Matt Powledge

Current position
- Title: Defensive coordinator
- Team: North Texas
- Conference: American

Biographical details
- Born: March 31, 1987 (age 39) Huntsville, Texas, U.S.

Playing career
- 2005–2009: Sam Houston State
- Position: Fullback

Coaching career (HC unless noted)
- 2010: Southeastern Louisiana (GA)
- 2011: Southeastern Louisiana (TE)
- 2012: Northwestern State (RB)
- 2013: Kentucky (GA)
- 2014–2015: Sam Houston State (STC/RB)
- 2016–2017: Louisiana–Monroe (STC/TE)
- 2018–2019: Louisiana (STC/OLB)
- 2020–2021: Baylor (STC/S)
- 2022: Oregon (co-DC)
- 2023–2025: Baylor (DC/S)
- 2026–present: North Texas (DC)

= Matt Powledge =

American football player and coach (born 1987)

Matthew Powledge (born March 31, 1987) is an American college football coach and former player who is currently the defensive coordinator for North Texas. He previously served as the defensive coordinator for Baylor from 2023 to 2025.

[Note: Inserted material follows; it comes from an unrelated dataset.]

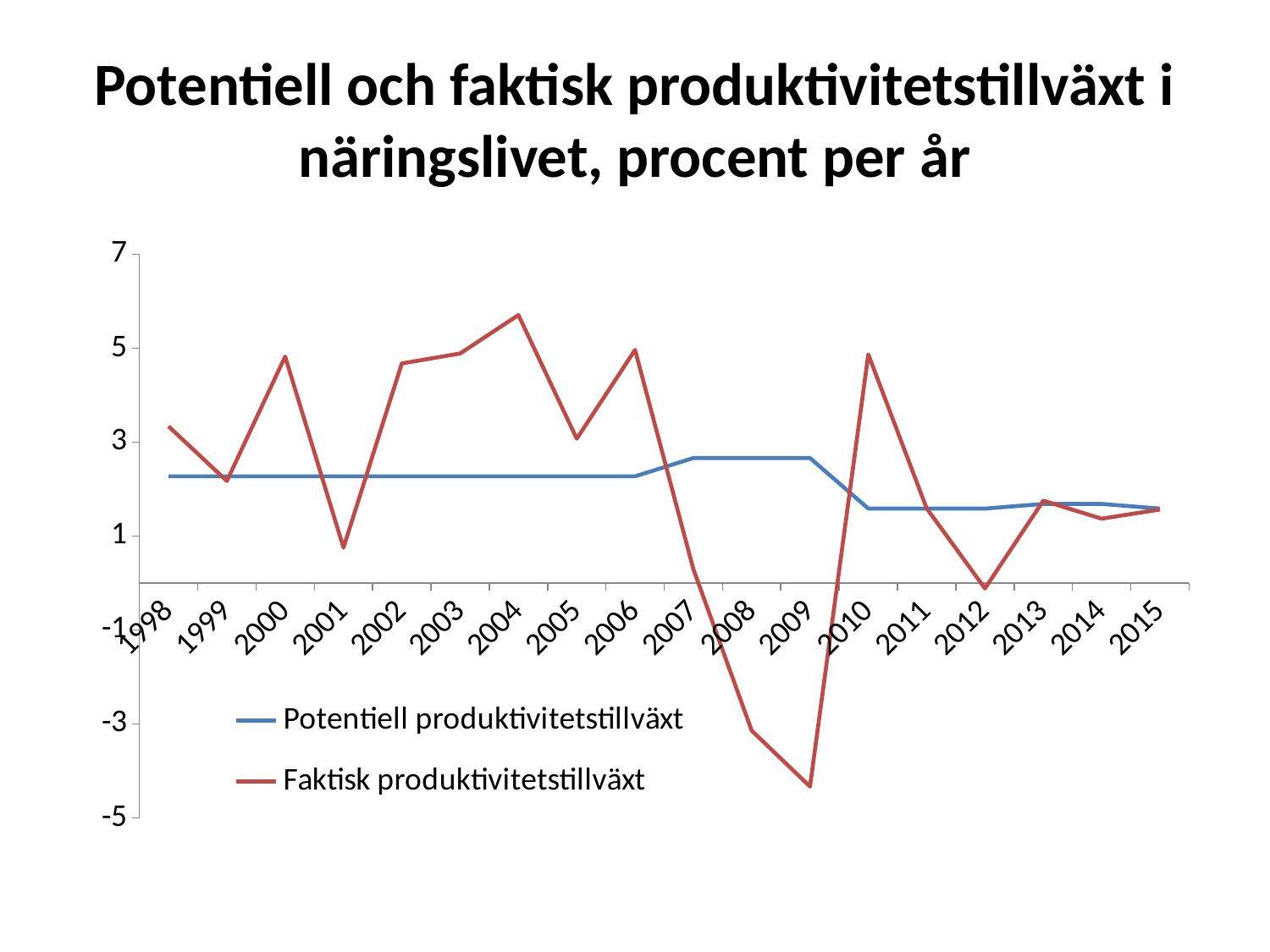
How many series does the legend list? 2 In which year does Faktisk produktivitetstillväxt reach its lowest value? 2009 What kind of chart is shown on the slide? line chart In which year does Faktisk produktivitetstillväxt reach its highest value? 2004 How many years are plotted along the x axis? 18 Is the value for Faktisk produktivitetstillväxt in 2004 greater or less than 5? greater Which colour is used for the Faktisk produktivitetstillväxt line? red Is the value for Faktisk produktivitetstillväxt in 2009 greater or less than -3? less Does Faktisk produktivitetstillväxt rise or fall from 2007 to 2009? fall In 2009, which series has the larger value, Potentiell produktivitetstillväxt or Faktisk produktivitetstillväxt? Potentiell produktivitetstillväxt Is the value for Faktisk produktivitetstillväxt in 2000 greater or less than 3? greater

Powledge played college football at Sam Houston State University as a fullback from 2005 to 2009. Prior to his tenure at Oregon, he held various assistant coaching positions at Southeastern Louisiana University, Northwestern State University, the University of Kentucky, Sam Houston State University, the University of Louisiana–Monroe and Baylor University.

==Early life and education==
A native of Huntsville, Texas, Powledge played fullback at Sam Houston State University from 2005 to 2009 and was an all-Southland honoree as a junior and a team captain as a senior. Powledge earned his bachelor's degree at Sam Houston State University in kinesiology in 2009 and his master's degree in sports management at Southeastern Louisiana University in 2011.

==Coaching career==
In 2010, Powledge began his coaching career as a graduate assistant at Southeastern Louisiana University under head coach Mike Lucas. In 2011, Powledge was promoted to tight ends coach.

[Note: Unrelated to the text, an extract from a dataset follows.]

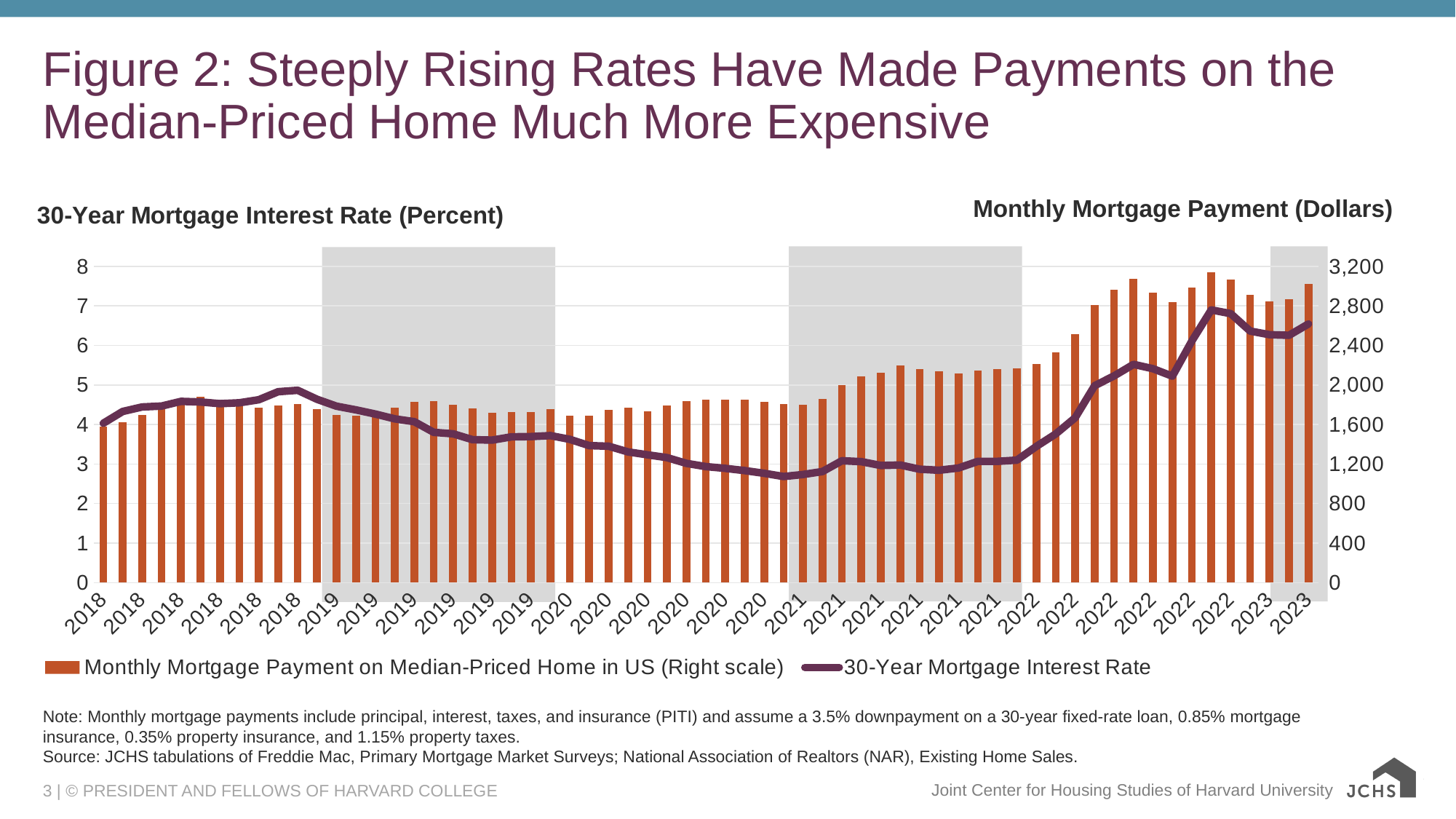
Is the 30-Year Mortgage Interest Rate higher at the last 2023 point or at the first 2018 point? The last 2023 point In which year does the 30-Year Mortgage Interest Rate line reach its lowest point? 2020 How many series does the legend list? 2 Is the tallest monthly mortgage payment bar greater or less than 3,000? greater In which year does the tallest monthly mortgage payment bar occur? 2022 Is the 30-Year Mortgage Interest Rate at the last 2023 point greater or less than 6? greater What kind of chart is shown on the slide? A combination bar and line chart Which series is plotted on the right scale according to the legend? Monthly Mortgage Payment on Median-Priced Home in US Is the lowest point of the 30-Year Mortgage Interest Rate line greater or less than 3? less What is the title of the right-hand axis? Monthly Mortgage Payment (Dollars) How many bars are plotted in the chart? 63 Does the 30-Year Mortgage Interest Rate line rise or fall from 2021 to 2023? Rise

In 2012, Powledge was hired by Northwestern State University as their running backs coach.

In 2013, Powledge joined the University of Kentucky as a graduate assistant under head coach Mark Stoops.

In 2014, Powledge returned to his alma mater Sam Houston State University as their special teams coordinator and running backs coach.

In 2016, Powledge joined the University of Louisiana–Monroe (ULM) as their special teams coordinator and tight ends coach.

In 2018, Powledge was hired as the special teams coordinator and outside linebackers coach at the University of Louisiana at Lafayette under head coach Billy Napier.

On February 11, 2020, Powledge joined Baylor University as their special teams coordinator and safeties coach under head coach Dave Aranda.

On December 17, 2021, Powledge was hired as the co-defensive coordinator at the University of Oregon under head coach Dan Lanning.

On December 29, 2022, Powledge was hired as the defensive coordinator at Baylor University.